→ **Supplied passage**

........

The N-classifications assume that all doors and windows can resist the design wind forces and won’t be damaged by wind-borne debris.  The C-classifications take into account wind-borne debris impact that may break doors and windows. Where this happens, the high windward wall pressure is let into the house and presses up on the underside of the ceiling. The C-classifications therefore require stronger tie-downs in the roof structure than the N-classifications with the same wind speed at the house site.

Assumed wind pressures in N wind classifications.
Assumed wind pressures in N wind classifications
Assumed wind pressures in C wind classifications.
Assumed wind pressures in C wind classifications

Wind classifications in Kalbarri, Northampton and Port Gregory

In Wind Region B, the lowest wind classification anywhere is N2, but is usually N3 or higher. AS 4055 is used to determine the wind classification for most houses. However, if your house is too large to fit within the size limitations in AS 4055, then an engineer can determine an equivalent wind classification using a different wind loading standard.

The engineer who evaluates the wind classification of your block uses measures of the exposure of the house to wind. In general, if a house has a good view, it will be more exposed to wind and will need a higher wind classification.

........

→ **Data segment**
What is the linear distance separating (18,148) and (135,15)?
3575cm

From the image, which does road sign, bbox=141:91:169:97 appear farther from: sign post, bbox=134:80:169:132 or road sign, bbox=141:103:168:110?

........

→ **Required work**
**a.** Could you give the wind classification passage again from "The N-classifications assume" to "C wind classifications.", swapping "wind-borne debris" for "flying debris"?
**b.** What comes next in the wind classification passage? Write the section that follows its last sentence.

→ **Task-by-task answers**
**a.**
The N-classifications assume that all doors and windows can resist the design wind forces and won’t be damaged by flying debris.  The C-classifications take into account flying debris impact that may break doors and windows. Where this happens, the high windward wall pressure is let into the house and presses up on the underside of the ceiling. The C-classifications therefore require stronger tie-downs in the roof structure than the N-classifications with the same wind speed at the house site.

Assumed wind pressures in N wind classifications.
Assumed wind pressures in N wind classifications
Assumed wind pressures in C wind classifications.

**b.**
For example, the following maps give an indication of the wind classifications for houses in Kalbarri. (Please note that the maps are only a guide and site wind classifications need to be evaluated by an appropriately trained person who visits the site). The first classification in the key is the one based on strict application of the Standard for wind loads on housing. The classification in brackets represents a classification with an equivalent wind speed, but designed to resist the internal pressures that could occur in some houses during tropical cyclones.

Wind Classifications to AS 4055 for house sites in the more established, northern part of Kalbarri.
Wind Classifications to AS 4055 for house sites in the more established, northern part of Kalbarri

This part of Kalbarri is almost fully developed, so it is likely that any vacant blocks might be built on during the next 5 years. The wind classifications have been evaluated using the assumption that any vacant block may have a house on it within 5 years.

Wind Classifications to AS 4055 for house sites in southern subdivisions of Kalbarri.
Wind Classifications to AS 4055 for house sites in southern subdivisions of Kalbarri

This part of Kalbarri was released for development more than 10 years ago. As of April 2021, there are no houses in the subdivision that are surrounded on all sides by two rows of houses. As it is unlikely the subdivision will be fully developed in the next 5 years, the wind classifications have been evaluated using the current shielding of each block.

The minimum standard of construction in Wind Region B is the appropriate N-classification – N2 or higher. However, you can choose to build your house to an equivalent C-classification, which will mean your house has more resilience in future tropical cyclones when there may be a lot of wind-borne debris, as there was during TC Seroja. The stronger tie-downs in your roof will minimise the chance of roof damage if windows or doors are damaged by wind-borne debris.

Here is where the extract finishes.